Subentra la tendenza a non vedere e a non sentire, a non recepire segnali premonitori per poi esprimere il proprio stupore quando il dramma si manifesta in tutta la sua tragicità.
Nei confronti della solitudini esistenziali e psicologiche, spesso all’origine di comportamenti estremi, vi è una sostanziale indifferenza sociale e individuale. Un possibile perché? Il rapporto con gli altri è il risultato di una dialettica in cui ognuno deve spendere se stesso, impegnando risorse fisiche e intellettuali, e questo non è da tutti. Viviamo in un’epoca nella quale la società e i costumi sembrano privilegiare l’autonomia a scapito dell’autenticità e nell’autonomia l’arricchimento del “sé” va spesso a scapito del rapporto con l’altro. Sarebbe pertanto auspicabile un recupero dell’autenticità in ognuno di noi. Ma che significato vogliamo dare a questo concetto di autenticità per non confonderlo con l’egoismo, con l’amor proprio, come diceva Rousseau?
In filosofia l’autenticità può essere declinata in molti modi ma una definizione che mi convince è: capacità di coincidere con la massima ricchezza del “sé”. Nota bene, massima ricchezza del sé e non l’ammissione prosaica: io sono fatto così. Meraviglia e dolore sono due aspetti dell’autenticità, mentre la superficialità e l’indifferenza svuotano l’uomo dalle sue prerogative più nobili. E il rapporto con l’altro non può essere privo di tali prerogative. L’idealismo tedesco sosteneva che ciò che avverto definitivamente “altro da me”, corrisponde solo a un buco nero del mio io, fonte di paura  e terrore che mi obbligano a una identità protetta  che espelle definitivamente l’altro in una radicalizzazione del “non io”. Unificarsi con la vita degli altri e del mondo significa unificarsi  con la propria vita, con se stessi,  con il proprio io.
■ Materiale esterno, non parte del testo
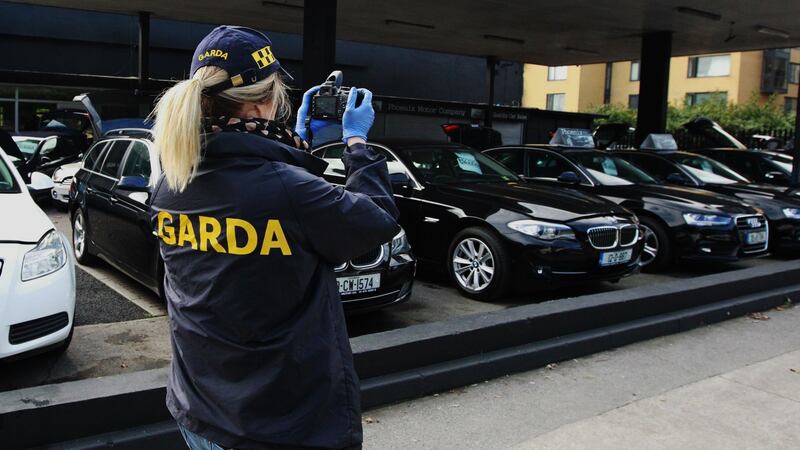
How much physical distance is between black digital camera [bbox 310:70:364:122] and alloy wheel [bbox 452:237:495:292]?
14.7ft

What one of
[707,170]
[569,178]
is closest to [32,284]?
[569,178]

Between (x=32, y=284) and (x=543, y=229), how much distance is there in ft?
13.8

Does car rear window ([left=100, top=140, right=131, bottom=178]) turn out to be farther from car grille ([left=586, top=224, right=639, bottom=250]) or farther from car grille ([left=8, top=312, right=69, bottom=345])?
car grille ([left=586, top=224, right=639, bottom=250])

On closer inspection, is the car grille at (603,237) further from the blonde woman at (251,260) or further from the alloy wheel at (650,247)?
the blonde woman at (251,260)

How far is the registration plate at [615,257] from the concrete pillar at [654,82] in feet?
34.9

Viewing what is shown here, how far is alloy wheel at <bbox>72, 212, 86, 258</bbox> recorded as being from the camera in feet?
24.3

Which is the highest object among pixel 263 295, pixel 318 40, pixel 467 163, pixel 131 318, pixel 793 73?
pixel 793 73

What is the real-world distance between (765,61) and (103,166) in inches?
1890

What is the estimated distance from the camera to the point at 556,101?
54.2 meters

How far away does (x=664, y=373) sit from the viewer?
204 inches

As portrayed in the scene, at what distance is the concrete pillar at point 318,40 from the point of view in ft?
35.6

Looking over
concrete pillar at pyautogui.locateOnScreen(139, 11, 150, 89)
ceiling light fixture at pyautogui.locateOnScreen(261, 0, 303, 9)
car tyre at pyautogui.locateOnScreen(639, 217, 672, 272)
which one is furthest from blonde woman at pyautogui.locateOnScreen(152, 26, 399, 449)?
concrete pillar at pyautogui.locateOnScreen(139, 11, 150, 89)

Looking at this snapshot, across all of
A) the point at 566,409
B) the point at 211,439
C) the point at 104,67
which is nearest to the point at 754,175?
the point at 566,409

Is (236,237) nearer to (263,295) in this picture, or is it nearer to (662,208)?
(263,295)
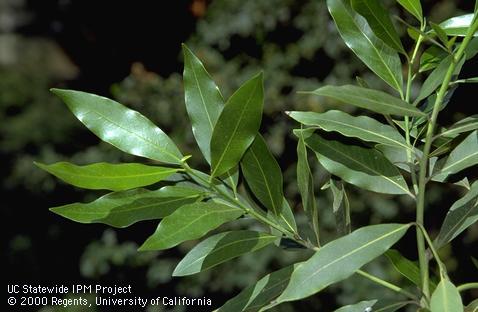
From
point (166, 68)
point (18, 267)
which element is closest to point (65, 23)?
point (166, 68)

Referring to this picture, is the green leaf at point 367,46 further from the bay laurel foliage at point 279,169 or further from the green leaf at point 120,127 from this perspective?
the green leaf at point 120,127

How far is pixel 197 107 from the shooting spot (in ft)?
2.81

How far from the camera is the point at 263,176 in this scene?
86 centimetres

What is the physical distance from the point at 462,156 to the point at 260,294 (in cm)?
24

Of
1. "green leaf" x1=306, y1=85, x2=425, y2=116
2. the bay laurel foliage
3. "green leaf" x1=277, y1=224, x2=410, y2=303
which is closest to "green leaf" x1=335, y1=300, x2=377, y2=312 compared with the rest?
the bay laurel foliage

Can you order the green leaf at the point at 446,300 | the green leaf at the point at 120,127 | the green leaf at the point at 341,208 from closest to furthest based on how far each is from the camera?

Nell’autonomia l’alterità è esterna, l’altro è fuori di me, mentre nell’autenticità l’altro è dentro di me, l’altro non è più l’estraneo. Non vi è necessariamente nulla di mistico o religioso in tali affermazioni.
Il soggetto moderno ha conquistato l’autonomia e ha rotto con le strutture dell’autoritarismo ma rischia di vivere una vita astratta, confinata nella individualità,  e nella riproduzione del proprio “sé”, con il sospetto della alterità, da cui si difende impoverendo la relazione al punto da non conoscerla e classificarla come normalità.
Nella composizione dell’apparente dissidio tra autonomia ed autenticità si può forse identificare il vero processo di arricchimento dell’essere umano, soggetto complesso che,  proprio nella sua autenticità più vera, identificabile, come diceva Heidegger, in “quella della morte”, non può essere banalizzato come individuo “normale”.